Sunday, February 28, 2016

Alice in Shipland: One Week Down

Some things that have happened so far:

-In the middle of the week the producer took the cast out to a fancy French Bistro on board with SC footing the bill. I ordered four desserts.
-We have to wear Britney mics for our shows.
-I made friends with a guy from Albania during lifeboat drill.
-I accidentally fell asleep in a deck chair for twenty minutes on the first day at sea, and my right leg only got sunburned.
-In Mexico my roommate and I went to Cozumel Kmart for “essentials.” I bought a Hello Kitty pillow for my bed.
-I sleep on the top bunk, which is like a soft coffin. The ceiling is right in my face, but the room is pitch black at night, and the boat rocks me to sleep. Pictures of my friends surround me. And now I cuddle Hello Kitty’s fat face.
-The social dynamic within the cast is so specific to this experience. I don’t know some basic facts about most of my crew, but if something personal sprouts in the conversation everyone pretty much goes there because, well, we’re going to be together on this floating rock, so there’s no use hiding.
-Anxieties I haven’t felt since high school have reared their heads. I worry no one likes me.  Or I like everyone too much. In the wide world, none of that matters, but in ship world where there are SIX OF US, it can be scary. I have more empathy for people from small towns and the emotional turmoil that must entail.
-Crew bar is very cheap and very friendly. Everyone goes and hangs out there late into the night. One night the bar was moved from under the ship to above the pool deck. The wind was whipping so hard my hair grew a dreadlock, but I was outside in February, in shorts, laughing with new people, zooming over the ocean at 1 AM. Not too bad.

Aim of the task: Quote the full cruise ship blog post word for word. None of the material after this point is needed.

Data shown:
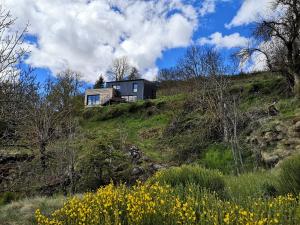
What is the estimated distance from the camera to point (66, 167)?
14.6 metres

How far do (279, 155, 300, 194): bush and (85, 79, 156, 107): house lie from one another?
41.5 meters

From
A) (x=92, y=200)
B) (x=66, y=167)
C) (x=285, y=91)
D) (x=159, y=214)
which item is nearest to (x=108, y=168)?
(x=66, y=167)

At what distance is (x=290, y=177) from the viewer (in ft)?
21.1

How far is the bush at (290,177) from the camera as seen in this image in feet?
20.3

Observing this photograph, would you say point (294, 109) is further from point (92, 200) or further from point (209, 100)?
point (92, 200)

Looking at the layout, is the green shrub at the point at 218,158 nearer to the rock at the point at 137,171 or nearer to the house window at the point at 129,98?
the rock at the point at 137,171

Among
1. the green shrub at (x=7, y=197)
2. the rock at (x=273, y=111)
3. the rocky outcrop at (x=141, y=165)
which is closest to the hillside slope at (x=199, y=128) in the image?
the rock at (x=273, y=111)

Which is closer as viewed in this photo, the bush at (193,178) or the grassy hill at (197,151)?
the bush at (193,178)

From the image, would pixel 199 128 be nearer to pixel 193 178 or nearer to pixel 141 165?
pixel 141 165

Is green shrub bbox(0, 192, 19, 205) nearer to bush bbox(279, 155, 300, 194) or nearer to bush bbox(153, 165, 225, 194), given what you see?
bush bbox(153, 165, 225, 194)

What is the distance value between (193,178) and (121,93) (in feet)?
149

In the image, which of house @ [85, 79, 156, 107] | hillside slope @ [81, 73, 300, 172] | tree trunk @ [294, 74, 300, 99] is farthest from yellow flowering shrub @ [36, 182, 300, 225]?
house @ [85, 79, 156, 107]

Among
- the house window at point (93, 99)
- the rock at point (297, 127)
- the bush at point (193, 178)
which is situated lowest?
the bush at point (193, 178)

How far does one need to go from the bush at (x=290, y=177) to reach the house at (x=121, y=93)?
41484 millimetres
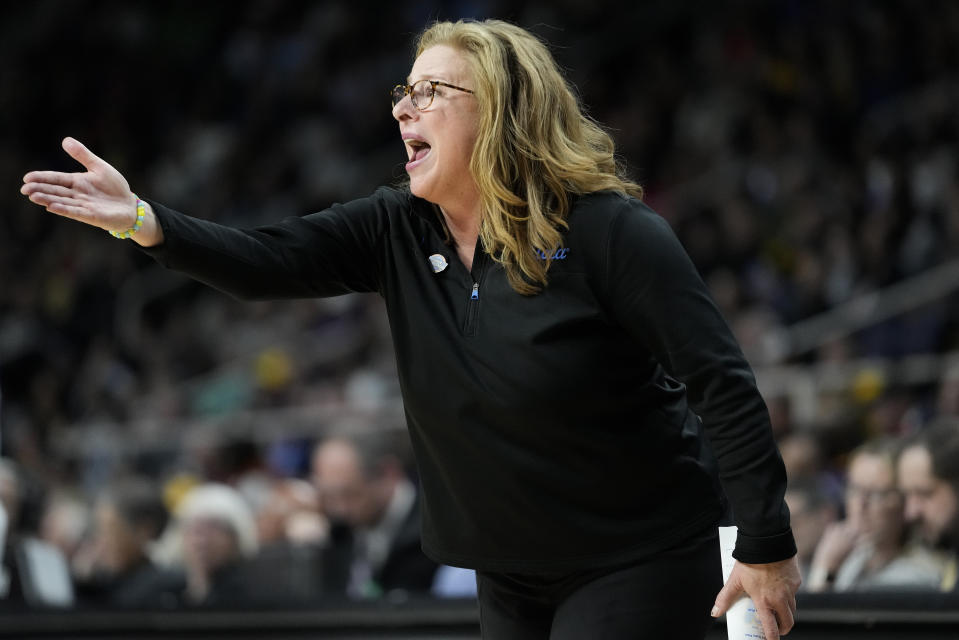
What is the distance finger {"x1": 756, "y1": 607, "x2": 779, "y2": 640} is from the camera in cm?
199

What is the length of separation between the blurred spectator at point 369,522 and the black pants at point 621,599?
2.54m

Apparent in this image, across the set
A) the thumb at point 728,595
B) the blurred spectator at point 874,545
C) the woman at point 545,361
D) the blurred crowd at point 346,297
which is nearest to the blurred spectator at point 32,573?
the blurred crowd at point 346,297

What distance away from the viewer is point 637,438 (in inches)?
81.4

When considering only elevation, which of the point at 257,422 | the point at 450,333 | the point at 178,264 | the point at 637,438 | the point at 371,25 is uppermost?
the point at 371,25

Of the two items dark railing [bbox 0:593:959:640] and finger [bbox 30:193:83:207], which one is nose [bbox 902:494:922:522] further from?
finger [bbox 30:193:83:207]

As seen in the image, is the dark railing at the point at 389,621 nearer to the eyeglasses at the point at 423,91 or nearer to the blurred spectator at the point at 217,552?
the blurred spectator at the point at 217,552

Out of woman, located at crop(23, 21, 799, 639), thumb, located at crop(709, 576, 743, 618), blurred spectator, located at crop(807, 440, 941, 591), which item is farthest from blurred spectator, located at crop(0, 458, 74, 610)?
thumb, located at crop(709, 576, 743, 618)

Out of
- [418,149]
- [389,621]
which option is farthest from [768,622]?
[389,621]

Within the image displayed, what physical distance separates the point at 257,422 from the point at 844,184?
411 centimetres

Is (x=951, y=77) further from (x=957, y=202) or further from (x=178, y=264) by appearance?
(x=178, y=264)

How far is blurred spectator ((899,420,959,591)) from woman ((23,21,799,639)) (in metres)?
1.50

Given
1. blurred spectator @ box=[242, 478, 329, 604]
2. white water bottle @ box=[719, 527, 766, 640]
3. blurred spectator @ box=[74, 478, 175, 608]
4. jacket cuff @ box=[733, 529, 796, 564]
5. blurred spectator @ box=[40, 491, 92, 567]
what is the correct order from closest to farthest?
jacket cuff @ box=[733, 529, 796, 564]
white water bottle @ box=[719, 527, 766, 640]
blurred spectator @ box=[242, 478, 329, 604]
blurred spectator @ box=[74, 478, 175, 608]
blurred spectator @ box=[40, 491, 92, 567]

Result for this exercise:
Sunday, February 28, 2016

Alice in Shipland: One Week Down

Some things that have happened so far:

-In the middle of the week the producer took the cast out to a fancy French Bistro on board with SC footing the bill. I ordered four desserts.
-We have to wear Britney mics for our shows.
-I made friends with a guy from Albania during lifeboat drill.
-I accidentally fell asleep in a deck chair for twenty minutes on the first day at sea, and my right leg only got sunburned.
-In Mexico my roommate and I went to Cozumel Kmart for “essentials.” I bought a Hello Kitty pillow for my bed.
-I sleep on the top bunk, which is like a soft coffin. The ceiling is right in my face, but the room is pitch black at night, and the boat rocks me to sleep. Pictures of my friends surround me. And now I cuddle Hello Kitty’s fat face.
-The social dynamic within the cast is so specific to this experience. I don’t know some basic facts about most of my crew, but if something personal sprouts in the conversation everyone pretty much goes there because, well, we’re going to be together on this floating rock, so there’s no use hiding.
-Anxieties I haven’t felt since high school have reared their heads. I worry no one likes me.  Or I like everyone too much. In the wide world, none of that matters, but in ship world where there are SIX OF US, it can be scary. I have more empathy for people from small towns and the emotional turmoil that must entail.
-Crew bar is very cheap and very friendly. Everyone goes and hangs out there late into the night. One night the bar was moved from under the ship to above the pool deck. The wind was whipping so hard my hair grew a dreadlock, but I was outside in February, in shorts, laughing with new people, zooming over the ocean at 1 AM. Not too bad.